I think we can all agree that the past week has been tough for young people in Chicago.
In fact, the past two years — since the pandemic began in March 2020 — have been difficult for our young people. And while we all rightly debate what constitutes a safe learning atmosphere for our children, the young people who are always forgotten in these discussions are those behind bars.
Incarcerated children remain at high risk for exposure and infection from COVID-19 in youth prisons across the state as vaccination rates lag among staff and the prison population.
And while the new Chicago Teachers Union agreement says schools would halt in-person learning if 30% of school staff are absent due to COVID-19, at the same time young people in juvenile prisons are being forced to suffer confinement or solitary confinement if prisons are understaffed.
We need to make tough public health decisions to keep our children and ultimately our communities safe in the midst of a deadly virus. But this consideration must extend to all those affected, including incarcerated youth.

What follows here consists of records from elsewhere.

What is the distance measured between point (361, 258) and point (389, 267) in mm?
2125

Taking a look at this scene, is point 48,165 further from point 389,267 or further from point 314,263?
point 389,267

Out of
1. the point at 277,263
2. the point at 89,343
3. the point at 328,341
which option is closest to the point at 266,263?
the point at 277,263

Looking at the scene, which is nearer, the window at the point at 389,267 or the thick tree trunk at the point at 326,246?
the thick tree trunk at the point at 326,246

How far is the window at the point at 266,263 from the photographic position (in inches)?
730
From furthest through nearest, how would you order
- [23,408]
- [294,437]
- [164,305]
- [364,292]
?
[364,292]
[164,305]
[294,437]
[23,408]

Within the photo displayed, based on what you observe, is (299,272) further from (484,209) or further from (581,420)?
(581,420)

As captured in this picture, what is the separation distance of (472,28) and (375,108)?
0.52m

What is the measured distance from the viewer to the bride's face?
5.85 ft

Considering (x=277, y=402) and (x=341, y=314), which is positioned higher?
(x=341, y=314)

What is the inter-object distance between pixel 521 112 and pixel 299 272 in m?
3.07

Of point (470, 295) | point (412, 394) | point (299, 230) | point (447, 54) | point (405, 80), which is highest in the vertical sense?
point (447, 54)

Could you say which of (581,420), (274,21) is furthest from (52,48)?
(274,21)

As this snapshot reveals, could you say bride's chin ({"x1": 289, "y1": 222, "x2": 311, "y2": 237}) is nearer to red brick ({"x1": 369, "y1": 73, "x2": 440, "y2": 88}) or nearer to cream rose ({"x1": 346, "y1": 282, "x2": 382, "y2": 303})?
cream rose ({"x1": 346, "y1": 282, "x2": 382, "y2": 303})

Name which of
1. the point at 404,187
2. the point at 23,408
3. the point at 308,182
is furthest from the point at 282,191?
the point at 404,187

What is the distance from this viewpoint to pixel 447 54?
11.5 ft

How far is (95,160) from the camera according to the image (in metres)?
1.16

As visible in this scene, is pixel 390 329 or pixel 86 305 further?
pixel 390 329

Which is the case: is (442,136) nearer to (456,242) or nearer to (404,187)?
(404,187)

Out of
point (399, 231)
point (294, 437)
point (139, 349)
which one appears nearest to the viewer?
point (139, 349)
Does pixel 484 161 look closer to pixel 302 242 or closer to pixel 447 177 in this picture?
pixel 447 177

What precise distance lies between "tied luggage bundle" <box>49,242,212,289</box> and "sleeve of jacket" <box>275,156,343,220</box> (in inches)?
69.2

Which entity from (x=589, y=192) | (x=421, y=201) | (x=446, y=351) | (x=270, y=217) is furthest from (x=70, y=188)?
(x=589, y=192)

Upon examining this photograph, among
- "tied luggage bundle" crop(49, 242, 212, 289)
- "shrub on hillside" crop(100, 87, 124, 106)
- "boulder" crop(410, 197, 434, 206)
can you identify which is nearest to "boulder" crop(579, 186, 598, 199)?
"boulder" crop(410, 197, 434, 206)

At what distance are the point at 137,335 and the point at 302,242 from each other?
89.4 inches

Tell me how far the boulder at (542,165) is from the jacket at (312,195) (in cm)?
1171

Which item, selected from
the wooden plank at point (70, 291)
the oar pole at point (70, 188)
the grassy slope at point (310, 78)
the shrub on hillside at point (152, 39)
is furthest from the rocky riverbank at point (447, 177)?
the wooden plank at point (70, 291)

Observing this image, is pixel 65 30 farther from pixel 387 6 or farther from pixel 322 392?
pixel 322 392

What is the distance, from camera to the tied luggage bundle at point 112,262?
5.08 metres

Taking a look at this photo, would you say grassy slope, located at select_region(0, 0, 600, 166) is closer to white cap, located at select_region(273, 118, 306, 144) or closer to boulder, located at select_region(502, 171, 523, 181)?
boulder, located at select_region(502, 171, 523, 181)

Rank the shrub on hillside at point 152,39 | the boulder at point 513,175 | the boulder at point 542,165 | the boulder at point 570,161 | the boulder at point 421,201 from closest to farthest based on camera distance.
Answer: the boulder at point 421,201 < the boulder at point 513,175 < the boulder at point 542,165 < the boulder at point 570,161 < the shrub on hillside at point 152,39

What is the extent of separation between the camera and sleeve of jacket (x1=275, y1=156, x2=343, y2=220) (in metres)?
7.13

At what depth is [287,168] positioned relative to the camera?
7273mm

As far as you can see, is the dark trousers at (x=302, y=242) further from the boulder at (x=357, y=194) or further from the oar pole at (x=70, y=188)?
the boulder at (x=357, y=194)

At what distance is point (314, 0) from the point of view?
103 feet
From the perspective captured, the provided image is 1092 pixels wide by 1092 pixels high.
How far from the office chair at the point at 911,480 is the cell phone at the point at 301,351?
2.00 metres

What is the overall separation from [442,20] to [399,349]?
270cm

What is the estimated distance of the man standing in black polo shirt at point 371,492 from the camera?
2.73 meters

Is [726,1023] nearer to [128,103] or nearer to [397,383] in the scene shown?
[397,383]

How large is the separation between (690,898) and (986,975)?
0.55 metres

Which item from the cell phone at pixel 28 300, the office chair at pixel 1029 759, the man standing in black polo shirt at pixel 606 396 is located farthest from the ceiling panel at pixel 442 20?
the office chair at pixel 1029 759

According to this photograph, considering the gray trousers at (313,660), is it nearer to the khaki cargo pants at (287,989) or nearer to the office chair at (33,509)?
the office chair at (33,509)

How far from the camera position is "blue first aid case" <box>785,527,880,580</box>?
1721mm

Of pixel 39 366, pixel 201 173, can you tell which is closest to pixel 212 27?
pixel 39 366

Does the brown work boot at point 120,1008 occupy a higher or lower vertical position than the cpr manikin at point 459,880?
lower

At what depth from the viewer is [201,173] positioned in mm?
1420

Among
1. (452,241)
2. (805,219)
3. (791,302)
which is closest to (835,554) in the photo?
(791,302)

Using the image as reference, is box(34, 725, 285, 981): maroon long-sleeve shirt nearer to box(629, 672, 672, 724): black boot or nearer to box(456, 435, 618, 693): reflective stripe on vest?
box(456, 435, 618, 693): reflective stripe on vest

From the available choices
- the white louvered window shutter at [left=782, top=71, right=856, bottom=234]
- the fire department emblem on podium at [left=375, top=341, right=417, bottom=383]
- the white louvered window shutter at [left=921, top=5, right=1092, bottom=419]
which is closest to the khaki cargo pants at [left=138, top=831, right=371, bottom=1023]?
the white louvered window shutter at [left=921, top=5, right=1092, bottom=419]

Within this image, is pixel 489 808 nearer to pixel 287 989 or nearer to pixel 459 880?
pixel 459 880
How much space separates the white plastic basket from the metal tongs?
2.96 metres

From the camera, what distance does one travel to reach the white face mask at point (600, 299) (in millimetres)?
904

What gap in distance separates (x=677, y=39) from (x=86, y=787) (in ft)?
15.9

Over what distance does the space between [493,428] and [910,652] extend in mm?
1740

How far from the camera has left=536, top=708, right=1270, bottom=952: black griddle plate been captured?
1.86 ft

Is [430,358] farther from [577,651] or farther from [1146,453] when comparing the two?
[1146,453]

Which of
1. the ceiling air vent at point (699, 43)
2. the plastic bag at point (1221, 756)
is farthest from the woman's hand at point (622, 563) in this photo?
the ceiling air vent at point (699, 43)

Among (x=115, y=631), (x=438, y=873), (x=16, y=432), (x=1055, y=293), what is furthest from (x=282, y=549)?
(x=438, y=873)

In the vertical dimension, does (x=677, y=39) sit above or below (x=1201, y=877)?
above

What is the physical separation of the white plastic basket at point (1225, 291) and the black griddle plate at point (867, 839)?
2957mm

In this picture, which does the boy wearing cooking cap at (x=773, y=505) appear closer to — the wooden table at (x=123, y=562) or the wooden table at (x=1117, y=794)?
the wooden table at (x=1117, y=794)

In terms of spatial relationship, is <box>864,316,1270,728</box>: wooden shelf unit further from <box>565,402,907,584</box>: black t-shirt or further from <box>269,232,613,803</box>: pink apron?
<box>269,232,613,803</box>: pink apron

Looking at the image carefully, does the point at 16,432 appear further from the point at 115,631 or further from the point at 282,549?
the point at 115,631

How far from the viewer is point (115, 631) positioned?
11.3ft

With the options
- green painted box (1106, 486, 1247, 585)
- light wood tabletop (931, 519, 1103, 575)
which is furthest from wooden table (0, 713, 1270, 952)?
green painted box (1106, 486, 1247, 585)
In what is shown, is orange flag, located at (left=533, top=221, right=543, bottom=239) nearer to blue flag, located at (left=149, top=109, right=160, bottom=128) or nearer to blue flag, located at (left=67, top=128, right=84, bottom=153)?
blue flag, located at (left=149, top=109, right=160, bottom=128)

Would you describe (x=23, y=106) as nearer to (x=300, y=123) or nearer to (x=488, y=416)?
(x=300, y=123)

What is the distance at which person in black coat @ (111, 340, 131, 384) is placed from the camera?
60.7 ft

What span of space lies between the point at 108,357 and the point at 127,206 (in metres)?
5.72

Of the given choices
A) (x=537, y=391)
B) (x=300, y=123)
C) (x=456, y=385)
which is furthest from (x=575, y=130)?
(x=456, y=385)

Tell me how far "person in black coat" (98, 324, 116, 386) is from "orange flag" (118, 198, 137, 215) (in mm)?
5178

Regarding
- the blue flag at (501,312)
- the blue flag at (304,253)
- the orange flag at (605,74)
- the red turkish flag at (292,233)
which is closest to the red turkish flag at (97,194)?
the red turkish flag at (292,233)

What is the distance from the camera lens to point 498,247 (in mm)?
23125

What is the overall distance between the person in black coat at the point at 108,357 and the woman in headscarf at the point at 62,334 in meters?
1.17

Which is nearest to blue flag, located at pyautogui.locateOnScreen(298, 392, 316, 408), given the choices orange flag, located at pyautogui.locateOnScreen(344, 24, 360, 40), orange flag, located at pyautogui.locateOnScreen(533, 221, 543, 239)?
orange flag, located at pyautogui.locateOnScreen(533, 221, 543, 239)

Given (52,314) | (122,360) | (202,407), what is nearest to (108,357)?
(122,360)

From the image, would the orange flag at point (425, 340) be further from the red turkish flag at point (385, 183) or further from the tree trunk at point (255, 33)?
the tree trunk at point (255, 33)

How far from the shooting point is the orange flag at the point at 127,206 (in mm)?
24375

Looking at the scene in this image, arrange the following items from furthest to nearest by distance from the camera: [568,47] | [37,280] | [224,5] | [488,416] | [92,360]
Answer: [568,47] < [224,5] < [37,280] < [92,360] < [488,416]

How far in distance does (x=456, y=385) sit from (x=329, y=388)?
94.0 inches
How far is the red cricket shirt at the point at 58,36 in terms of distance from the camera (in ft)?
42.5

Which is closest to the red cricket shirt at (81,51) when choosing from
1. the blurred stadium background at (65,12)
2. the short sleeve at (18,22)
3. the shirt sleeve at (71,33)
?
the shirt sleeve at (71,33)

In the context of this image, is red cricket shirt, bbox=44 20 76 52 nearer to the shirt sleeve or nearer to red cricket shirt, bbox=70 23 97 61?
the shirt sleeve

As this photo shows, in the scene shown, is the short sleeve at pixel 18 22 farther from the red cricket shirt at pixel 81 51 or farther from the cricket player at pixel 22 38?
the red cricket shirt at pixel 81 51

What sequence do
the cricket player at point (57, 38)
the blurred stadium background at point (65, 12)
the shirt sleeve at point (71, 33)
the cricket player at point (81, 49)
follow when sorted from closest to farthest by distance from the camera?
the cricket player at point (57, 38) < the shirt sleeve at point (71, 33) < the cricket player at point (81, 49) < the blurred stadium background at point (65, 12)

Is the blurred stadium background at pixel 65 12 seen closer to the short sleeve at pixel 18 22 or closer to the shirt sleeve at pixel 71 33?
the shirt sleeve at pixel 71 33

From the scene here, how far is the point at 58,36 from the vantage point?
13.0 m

Young people in youth prisons suffer in silence. They are locked up and away from their families during a global pandemic without autonomy for their living environment or the ability to maintain social distance. Incarcerated youth also cannot control when they can be vaccinated or vaccinated, or whether the adult guards they come into close contact with every day are fully vaccinated.
In fact, most Illinois prison staff still haven’t been beefed up as Omicron rolls out across the country and into state prisons. Only 7% of all Illinois Department of Corrections staff have received the COVID-19 reminder.
Young people’s lives are at risk as long as these harmful prisons remain open, and Illinois’ most marginalized communities bear the brunt of youth incarceration.
End the cycle of evil
The neglect, physical and emotional abuse and inadequate educational services to which young people are subjected while incarcerated, leaving them ill-prepared to adapt to life outside the prison system, further compound the trauma of youth prisons.
The State of Illinois must do better and prioritize investing in its young people rather than throwing them into inhuman prisons that stunt their growth and darken their future. We need to reclaim the resources currently being spent on a system we know is not working and support what children need: housing, mental health services and after-school programs.
In my heart, I want a better world for my children than the cruelties of our current system, and I demand change from Governor JB Pritzker, who has the power to end this cycle of evil now.
The atrocities of the youth incarceration system are well documented. Pritzker himself acknowledged the horrors of youth prisons, noting that our criminal justice system as it is “too punitive and ineffective to fulfill its purpose: to keep Illinois families safe.“
Yet Pritzker continues to push for a “transformation” of the youth justice system rather than a total overhaul. As the state’s top elected official, Pritzker has a responsibility to end the nightmare of youth incarceration by closing prisons and investing in a safe and prosperous future for our young people.
As we are forced to consider the harsh realities of economic hardship, health insecurities and an uncertain future this New Year, there is no reason to keep children locked into a system that inflicts immense trauma. To keep our communities safe and thriving, we need to treat children with care, not incarcerate them. Our elected officials must understand that the lives and futures of children are at risk as long as youth prisons remain open in the state.
Children want to be children and not see their future upset by an unfortunate mistake. Why shouldn’t Pritzker and our entire community help them do just that?
Alicia Brown lives in Evanston. She is a criminal justice lawyer and mother of four who was first incarcerated when she was 22 and pregnant.